Entre les ateliers des EPO et la DGEO, la DAL est la cheville ouvrière de toute l’opération. Comme l’explique Natacha Schild, acheteuse responsable de la famille d’achats Enseignement et ouvrages: «Habituellement, nous passons la commande des cahiers aux EPO en nous appuyant sur les ventes de l’année précédente et en l’augmentant de 5 à 10% pour couvrir la hausse naturelle du nombre d’élèves. Sur cette base, le chef d’atelier calcule pour chaque format de cahier le volume de papier nécessaire. Nous faisons et assurons le suivi de la commande qui sera ensuite livrée aux EPO.»

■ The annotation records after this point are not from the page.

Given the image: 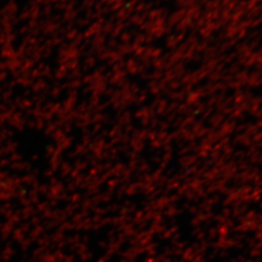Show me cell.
Returning a JSON list of instances; mask_svg holds the SVG:
<instances>
[]
</instances>
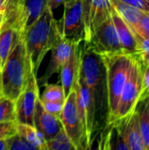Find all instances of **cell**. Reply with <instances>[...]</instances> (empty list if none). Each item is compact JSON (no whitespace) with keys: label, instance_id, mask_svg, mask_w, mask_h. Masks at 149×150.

L’impression faite, les premières livraisons se font entre janvier et juin à la DAL, avant les vacances d’été, de sorte que les écoles soient prêtes à recevoir les élèves à la rentrée; les livraisons auprès des établissements scolaires étant assurées par le service logistique de la DAL. (DA)

Autres produits des EPO

La fabrication du pain pour les patients et le personnel du CHUV et de l’hôpital de Cery fait également partie d’une déjà longue tradition. La boulangerie occupe une dizaine de personnes détenues au pénitencier de Bochuz et produit environ 800 kilos de pain par jour, six jours sur sept. 

Depuis janvier 2024, les plaques d’immatriculation du Canton de Vaud sont également produites dans la plaine de l’Orbe, mais dans la colonie fermée. En chiffres, ce ne sont pas moins de 120'000 plaques qui sortent chaque année de l’un des ateliers de la colonie. Seul et unique client, le Service des automobiles et de la navigation achète et livre la matière première, à savoir des plaques vierges de différents gabarits et couleurs. Celles-ci sont d’abord pressées, puis les chiffres et les écussons sont peints grâce à trois machines à colorier.

L’ensemble de ces activités s’inscrit pleinement dans la concrétisation des objectifs de réinsertion du programme de législature du Conseil d’État.